---------- EXERCISE DATA ----------

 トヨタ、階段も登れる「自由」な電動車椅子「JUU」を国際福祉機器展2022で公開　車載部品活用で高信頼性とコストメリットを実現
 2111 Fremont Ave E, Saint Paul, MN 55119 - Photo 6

----------
---------- EXERCISE DATA ----------

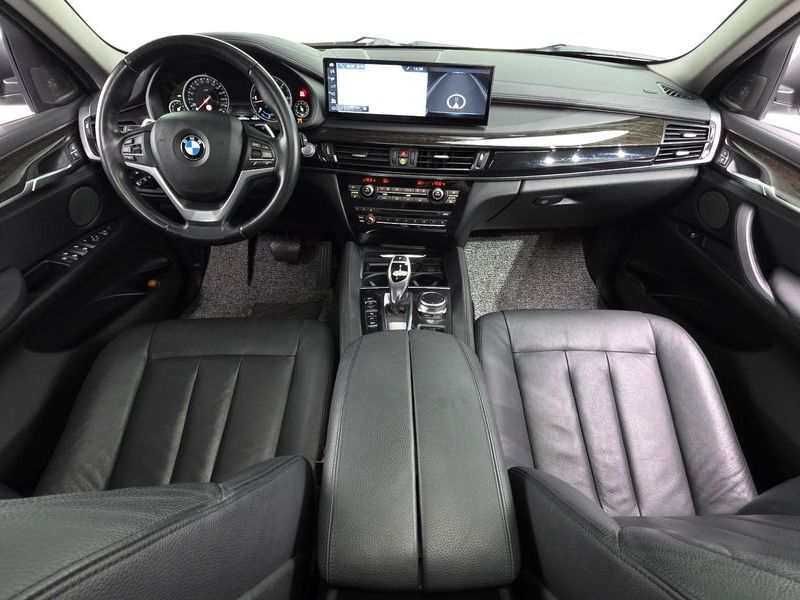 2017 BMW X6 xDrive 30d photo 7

----------

(TO DO): Set down again, word for word, the stretch of records from the line with "トヨタ、階段も登れる「自由」" to the line with "2111 Fremont Ave", both of those lines included.

(RESPONSE BOX):
 トヨタ、階段も登れる「自由」な電動車椅子「JUU」を国際福祉機器展2022で公開　車載部品活用で高信頼性とコストメリットを実現
 2111 Fremont Ave E, Saint Paul, MN 55119 - Photo 6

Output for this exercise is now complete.